I’m an academic doctor. But for-profit research may be the way of the future.
As a cancer doctor and researcher working in academia, I’ve been taught to distrust any studies associated with for-profit companies. But the landscape of research is changing—and for-profit research may be the best way to help patients in the future.
Recently, a research colleague conducted a study that found the Affordable Care Act reduced racial disparities for patients with cancer. One of the largest medical conferences in the country asked her to discuss her study in front of thousands of doctors.
But later, she was asked to withdraw from discussing her work and have an academic professor present in her place. The reason: She was employed by a for-profit company and the work could appear biased. But her methodology was impeccable. And, although her company supported the study and provided her with data, it had no direct financial stake in the outcome.
It’s easy to understand why people distrust for-profit research. For-profit industries like the pharmaceutical industry have spent decades trying to influence studies to get more of their products onto the market. Decades of corporate influence in medical research have led to a growth of conflict of interest policies, forcing researchers to disclose any ties with for-profit industries. Some have argued to go a step further—to eliminate the involvement of for-profit industries in academic research.
Even though academic journals and meetings don’t strictly ban for-profit research, the majority of studies are led by academic physicians. As a result, most patients who want to participate to test a drug or device need to go to an academic center that may be hours from home.
There are several trends that make elimination of the for-profit industry in research impossible—and maybe even dangerous.
First, government research allocations—which used to be the predominant form of funding—are becoming more limited. In the 1960s and 1970s, the government funded more than 70% of all basic science research. That federal share dropped below 50% for the first time in 2015. And, if President Donald Trump’s budget proposals ever becomes a reality, organizations such as the National Science Foundation could face a 12% cut in their allocations.
Second, patient data is increasingly in the hands of for-profit industries. Insurance firms and other for-profit companies have been collecting patient data that yields important information that could be used to shape medical care and health policy.
As an example, in cancer medicine, companies such as Flatiron Health and Foundation Medicine have collected de-identified repositories of patient health and genetic information.

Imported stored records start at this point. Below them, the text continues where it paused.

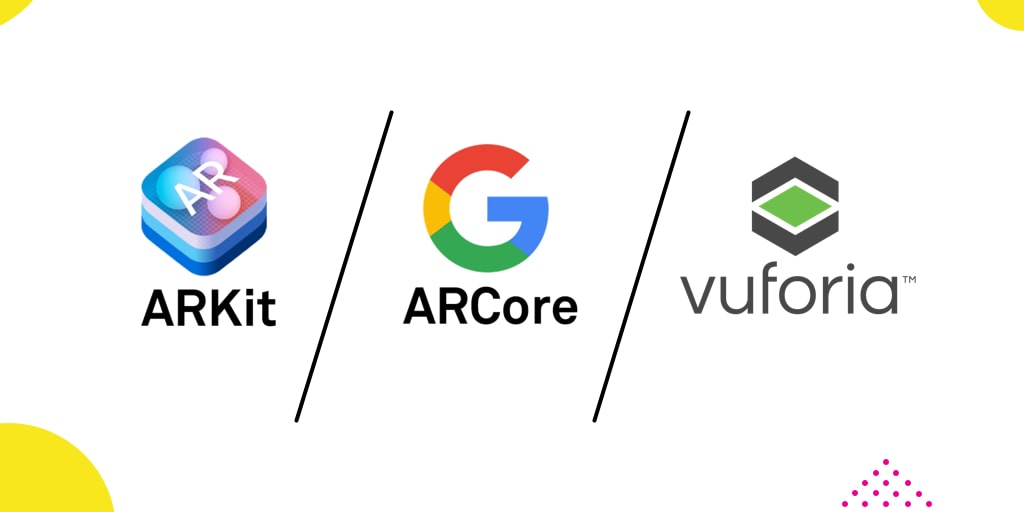 Comparing ARCore vs ARKit vs Vuforia: The Best Augmented Reality Toolkit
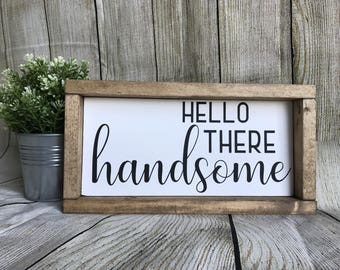 Hello There Handsome   Wood Sign | Farmhouse Decor | Rustic Decor |  Handmade | Farmhouse
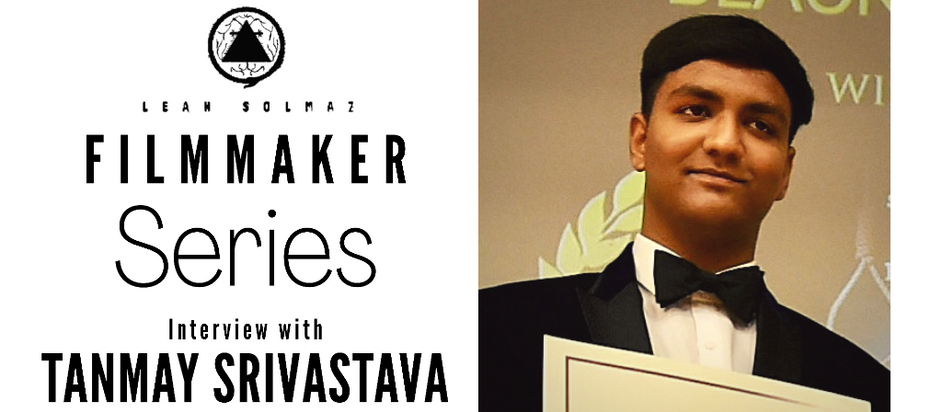 Filmmaker Series: Tanmay Srivastava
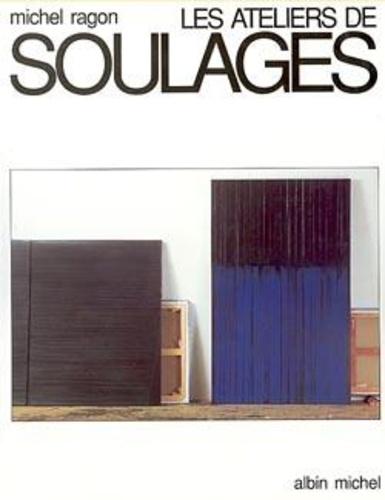 Michel Ragon et Christine Michel - Les Ateliers de Soulages.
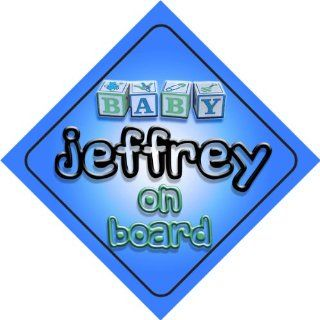 Baby Boy Jeffrey on board novelty car sign gift / present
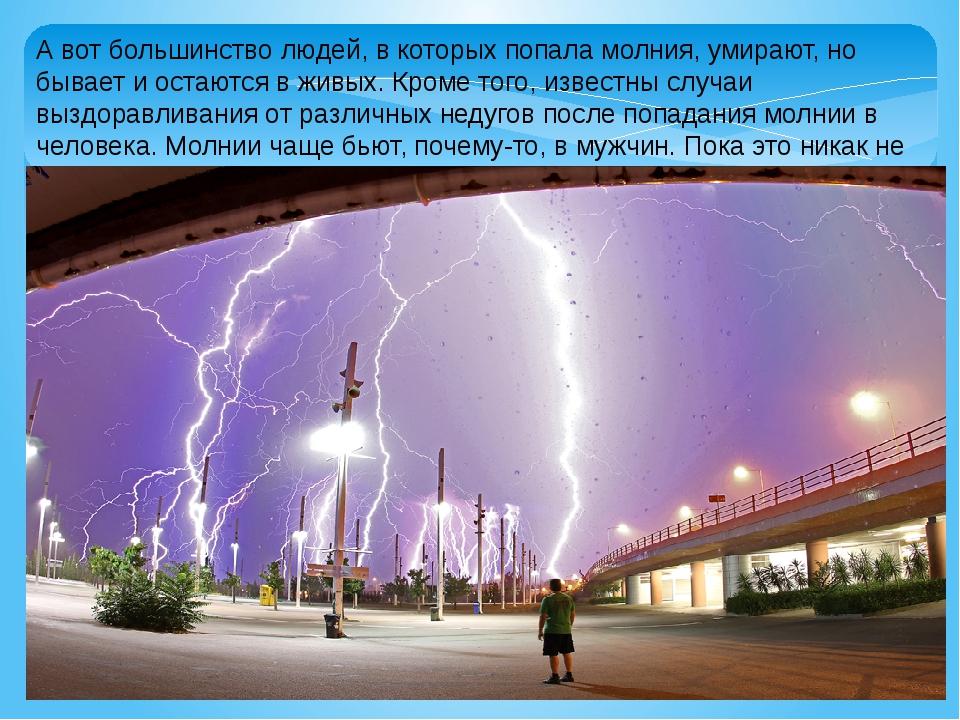 А вот большинство людей, в которых попала молния, умирают, но бывает и остают...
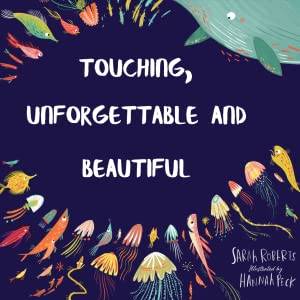 Touching, unforgettable and beautiful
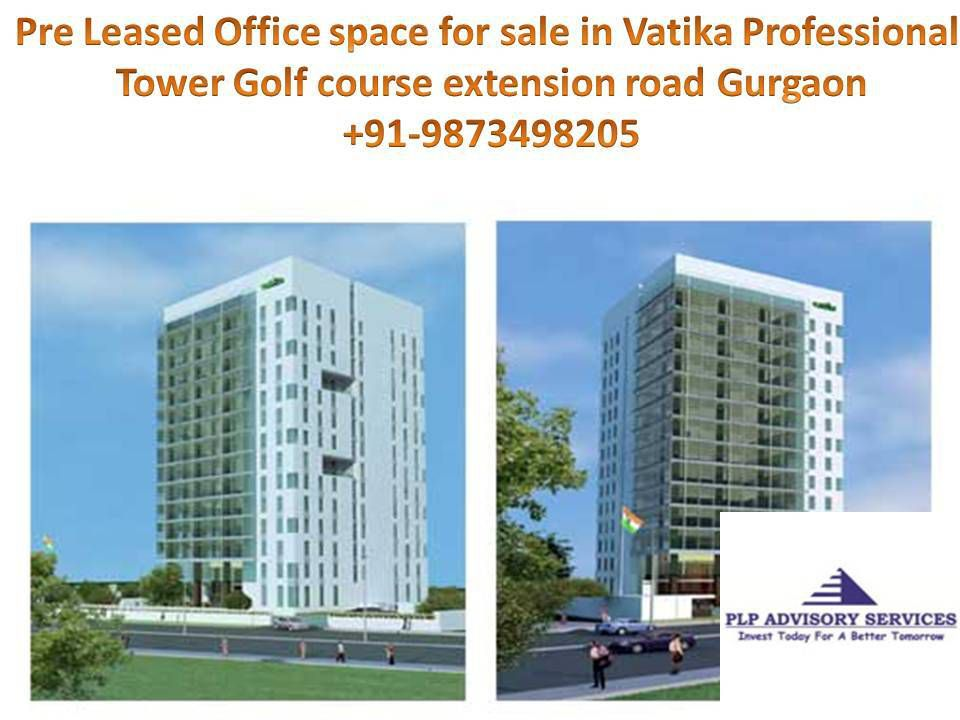 Pre rented office space for sale in Vatika professional point golf course extension road Gurgaon:9873498205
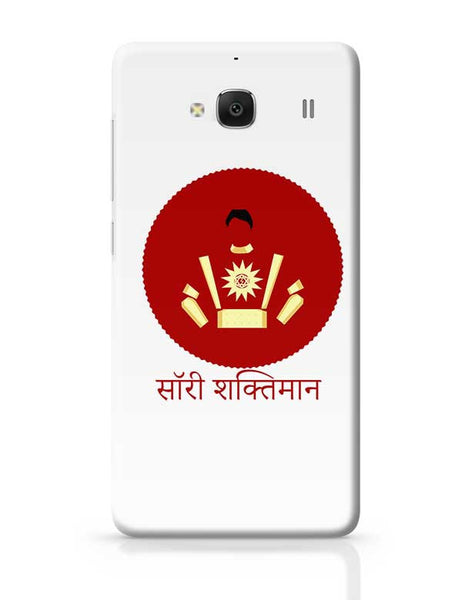 Sorry Shaktiman Redmi 2 / Redmi 2 Prime Covers Cases Online India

A recent paper led by Flatiron and Foundation, published in the Journal of the American Medical Association, highlighted how such “real-world” data could help improve the design of clinical trials so that more patients—namely, underrepresented minorities—are included.
Google and other for-profit companies have similarly published high-profile medical research in recent years.
But this is the exception, rather than the norm. Because for-profit researchers may face heavy bias from academic journal editors and reviewers, companies more commonly provide data to academic organizations, and then academic physicians lead and publish the study. As a result of this complicated process, we are probably only scratching the surface of what can be learned from this data.
Coincidentally, people are increasingly willing to share their data with for-profit companies for research.
In a 2018 Deloitte survey, 46% of patients reported being willing to share their personal data (including data from their health records and smartphones) with their health plan or with a hospital affiliated with a university, and 31% were willing to share data with device manufacturers or pharmaceutical companies. As people become more comfortable sharing data with private companies, these percentages may increase.
Finally, many talented people are increasingly working in the for-profit sector to advance science. Much of the advances in artificial intelligence, for example, have come from tech companies such as Google. These technologies hold the potential to improve the accuracy of interpreting radiology images or pathology data. Physicians and policymakers should be encouraging companies to present their work if it can benefit patients—rather than bar them from medical conferences and academic journals.
Important research will increasingly be conducted, funded or facilitated by for-profit companies. Admittedly, researchers and patients will need to be on guard: Patient informed consent will be more important than ever. And for-profit companies will need to follow appropriate research practices—including publishing negative results that may hurt their bottom-line and releasing analysis plans well in advance of publishing their research results—that are equally or more strict than most academic researchers follow.
Finally, these for-profit companies may need to make their data public so that independent bodies can confirm that their findings are accurate.
With these safeguards in place, patients and academics should be open to interactions with the for-profit industry to advance research. Otherwise, industries are unlikely to be motivated to use their data and expertise to improve public health.•
Parikh is an oncologist at the University of Pennsylvania and the Philadelphia VA Medical Center. He wrote this column for The Washington Post.